Além disso, a mídia desempenha um papel crucial na formação de atitudes públicas em relação aos criminosos sexuais. Estudos mostram que indivíduos expostos a notícias sensacionalistas tendem a superestimar as taxas de reincidência e subestimar a eficácia do tratamento (Simeone, 2018). Por exemplo, participantes de um estudo que foram expostos a reportagens sensacionalistas acreditaram que 62% dos criminosos sexuais reincidem, enquanto a taxa real é de aproximadamente 13,7% (Hanson & Morton-Bourgon, 2005). Essa distorção pode levar a um apoio público a políticas mais duras, mesmo quando evidências mostram que elas são ineficazes ou até contraproducentes, como no caso das restrições de residência, que podem aumentar o isolamento social e a instabilidade financeira dos criminosos, fatores associados a um maior risco de reincidência (Jeglic et al., 2012).

A influência da mídia não se limita apenas às percepções individuais, mas também afeta a dinâmica social e política. A pressão pública gerada por coberturas midiáticas emocionais pode levar legisladores a adotar medidas populistas, como leis de notificação comunitária ou monitoramento eletrônico, sem considerar suas consequências negativas (Mancini et al., 2010). Por exemplo, a Lei Megan (1996), citada mais uma vez nesse livro, que exige a divulgação pública de informações sobre criminosos sexuais, foi implementada após um caso amplamente divulgado pela mídia, apesar da falta de evidências robustas sobre sua eficácia na prevenção de crimes (Zgoba & Levenson, 2012).

No entanto, nem toda cobertura midiática é prejudicial. Pesquisas indicam que notícias baseadas em informações empíricas e contextualizadas podem contribuir para atitudes mais equilibradas em relação aos criminosos sexuais (Malinen et al., 2014). Por exemplo, participantes expostos a reportagens que destacavam a diversidade de perfis entre criminosos sexuais e as taxas reais de reincidência mostraram-se menos propensos a apoiar políticas punitivas extremas (Simeone, 2018). Isso sugere que a mídia tem o potencial de educar o público e promover discussões mais informadas sobre o tema.

De fato, a mídia desempenha um papel ambivalente na divulgação de casos de assassinos sexuais de crianças. Por um lado, a sua tendência ao sensacionalismo pode alimentar pânicos morais, distorcer percepções e incentivar políticas ineficazes. Por outro, quando baseada em dados e contextualização, a cobertura midiática pode ser uma ferramenta poderosa para informar o público e promover respostas mais equilibradas e eficazes ao problema. Portanto, é essencial que os jornalistas e os veículos de comunicação adotem uma abordagem responsável, priorizando a precisão e a contextualização em detrimento do sensacionalismo. Além disso, é crucial que o público busque fontes diversificadas de informação e que os legisladores baseiem suas decisões em evidências científicas, e não apenas na pressão emocional gerada por casos isolados.
◆ ◆ ◆ ◆
**TAREFA PROPOSTA A:**
De acordo com o texto sobre a mídia e os criminosos sexuais, qual é a taxa real aproximada de reincidência desses criminosos?
**TAREFA PROPOSTA B:**
Indique se cada afirmação concorda com o texto sobre a mídia e os criminosos sexuais e cite as palavras do texto que justificam a resposta. (i) A Lei Megan foi implementada depois de um caso muito divulgado pela mídia. (ii) Toda cobertura midiática sobre criminosos sexuais é prejudicial. (iii) As restrições de residência diminuem o isolamento social dos criminosos.
**TAREFA PROPOSTA C:**
Dê continuidade ao texto sobre a mídia e os criminosos sexuais a partir do ponto em que ele termina.
Os registros não são necessários para realizar estas tarefas.

**REGISTROS DE DADOS:**
◆ ◆ ◆ ◆
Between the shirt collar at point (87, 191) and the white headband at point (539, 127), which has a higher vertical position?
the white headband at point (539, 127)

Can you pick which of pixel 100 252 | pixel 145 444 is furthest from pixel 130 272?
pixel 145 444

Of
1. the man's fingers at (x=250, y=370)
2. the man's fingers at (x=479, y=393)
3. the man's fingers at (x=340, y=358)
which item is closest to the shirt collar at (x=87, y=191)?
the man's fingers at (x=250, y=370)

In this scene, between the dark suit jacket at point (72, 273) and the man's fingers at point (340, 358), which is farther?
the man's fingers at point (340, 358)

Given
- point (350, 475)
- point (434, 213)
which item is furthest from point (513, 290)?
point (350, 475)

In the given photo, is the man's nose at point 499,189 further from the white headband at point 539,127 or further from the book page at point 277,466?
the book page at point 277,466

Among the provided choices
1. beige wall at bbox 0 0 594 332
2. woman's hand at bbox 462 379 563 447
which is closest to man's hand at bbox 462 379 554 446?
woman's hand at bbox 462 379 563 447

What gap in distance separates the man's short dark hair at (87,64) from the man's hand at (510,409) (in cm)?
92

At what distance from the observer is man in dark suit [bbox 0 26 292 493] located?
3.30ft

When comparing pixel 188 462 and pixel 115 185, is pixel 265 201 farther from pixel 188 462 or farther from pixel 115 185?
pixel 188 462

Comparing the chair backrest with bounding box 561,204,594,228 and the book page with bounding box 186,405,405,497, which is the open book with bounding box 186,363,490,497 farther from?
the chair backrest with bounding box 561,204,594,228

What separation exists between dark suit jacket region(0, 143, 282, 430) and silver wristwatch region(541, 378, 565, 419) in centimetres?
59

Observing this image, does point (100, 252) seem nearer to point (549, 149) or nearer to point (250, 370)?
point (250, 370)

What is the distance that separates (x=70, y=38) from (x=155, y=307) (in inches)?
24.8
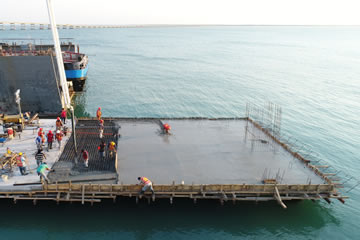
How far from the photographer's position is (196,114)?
139ft

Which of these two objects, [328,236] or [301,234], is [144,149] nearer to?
[301,234]

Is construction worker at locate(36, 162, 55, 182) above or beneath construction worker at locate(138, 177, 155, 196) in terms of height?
above

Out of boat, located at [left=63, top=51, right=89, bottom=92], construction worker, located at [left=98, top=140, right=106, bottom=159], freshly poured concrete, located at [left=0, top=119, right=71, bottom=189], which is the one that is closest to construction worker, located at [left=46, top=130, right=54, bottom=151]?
freshly poured concrete, located at [left=0, top=119, right=71, bottom=189]

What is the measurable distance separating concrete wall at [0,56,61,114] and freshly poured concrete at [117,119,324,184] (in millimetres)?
10357

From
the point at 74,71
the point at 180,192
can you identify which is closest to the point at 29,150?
the point at 180,192

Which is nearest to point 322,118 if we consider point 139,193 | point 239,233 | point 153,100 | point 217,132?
point 217,132

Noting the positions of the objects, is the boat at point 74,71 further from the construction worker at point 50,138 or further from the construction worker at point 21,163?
the construction worker at point 21,163

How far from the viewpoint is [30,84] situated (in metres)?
31.4

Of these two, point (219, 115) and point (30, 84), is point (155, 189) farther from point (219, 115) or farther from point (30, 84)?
point (219, 115)

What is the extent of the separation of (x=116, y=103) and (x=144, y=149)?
26113mm

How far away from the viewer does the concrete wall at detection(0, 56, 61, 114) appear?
3058 centimetres

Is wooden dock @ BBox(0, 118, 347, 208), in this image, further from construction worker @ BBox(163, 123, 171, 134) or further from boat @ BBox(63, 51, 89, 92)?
boat @ BBox(63, 51, 89, 92)

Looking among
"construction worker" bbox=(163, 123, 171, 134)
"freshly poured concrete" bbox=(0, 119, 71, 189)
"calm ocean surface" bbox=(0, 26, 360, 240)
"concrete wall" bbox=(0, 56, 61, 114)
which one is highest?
"concrete wall" bbox=(0, 56, 61, 114)

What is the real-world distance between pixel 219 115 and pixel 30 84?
83.5ft
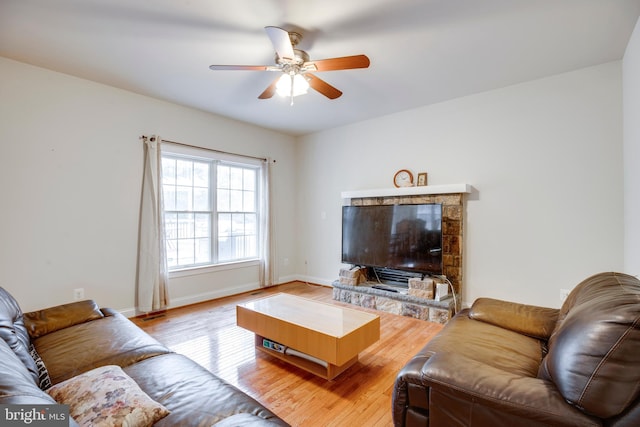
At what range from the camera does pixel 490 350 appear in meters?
1.61

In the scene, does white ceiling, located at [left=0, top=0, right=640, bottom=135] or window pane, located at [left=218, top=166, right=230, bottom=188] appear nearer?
white ceiling, located at [left=0, top=0, right=640, bottom=135]

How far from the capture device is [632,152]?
242cm

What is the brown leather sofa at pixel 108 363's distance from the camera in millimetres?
1015

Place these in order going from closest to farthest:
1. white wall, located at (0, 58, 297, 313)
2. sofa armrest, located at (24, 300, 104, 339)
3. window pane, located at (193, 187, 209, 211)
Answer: sofa armrest, located at (24, 300, 104, 339) → white wall, located at (0, 58, 297, 313) → window pane, located at (193, 187, 209, 211)

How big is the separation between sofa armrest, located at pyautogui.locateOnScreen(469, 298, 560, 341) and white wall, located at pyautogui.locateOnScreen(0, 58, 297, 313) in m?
3.57

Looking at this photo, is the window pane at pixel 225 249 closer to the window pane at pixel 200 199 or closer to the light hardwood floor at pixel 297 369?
◆ ◆ ◆ ◆
**RESPOSTA DO EXERCÍCIO A:**
A taxa real é de aproximadamente 13,7%.

**RESPOSTA DO EXERCÍCIO B:**
(i) Sim: "foi implementada após um caso amplamente divulgado pela mídia". (ii) Não: "nem toda cobertura midiática é prejudicial". (iii) Não: "podem aumentar o isolamento social e a instabilidade financeira dos criminosos".

**RESPOSTA DO EXERCÍCIO C:**
A Mídia e a Construção Social do “Monstro”: Análise da Representação de Agressões Sexuais

Como já repisado, a mídia exerce um papel fundamental na construção da opinião pública sobre crimes e criminosos, particularmente em casos de homicídio sexual. A forma como esses agressores são retratados influencia a percepção da sociedade em relação à natureza desses atos, às vítimas e às medidas punitivas consideradas apropriadas (Ferrell & Websdale, 1999). A linguagem sensacionalista e a utilização de estereótipos são recursos frequentemente empregados na descrição desses criminosos, com rótulos como “monstros”, “predadores” e “pervertidos” (DiBennardo, 2018).

Essa representação tende a desumanizar os agressores, obscurecendo as complexidades psicológicas e sociais subjacentes a seus atos (Kincaid, 1998). Ao enfatizar casos extremos e violentos, a mídia pode criar uma percepção distorcida da prevalência e das características dos agressores sexuais, alimentando o medo e a ansiedade na população (Greer, 2012). DiBennardo (2018) demonstra que o sensacionalismo sobre agressores sexuais cria uma cultura que justifica a violência retaliatória e pune aqueles que cometeram crimes violentos.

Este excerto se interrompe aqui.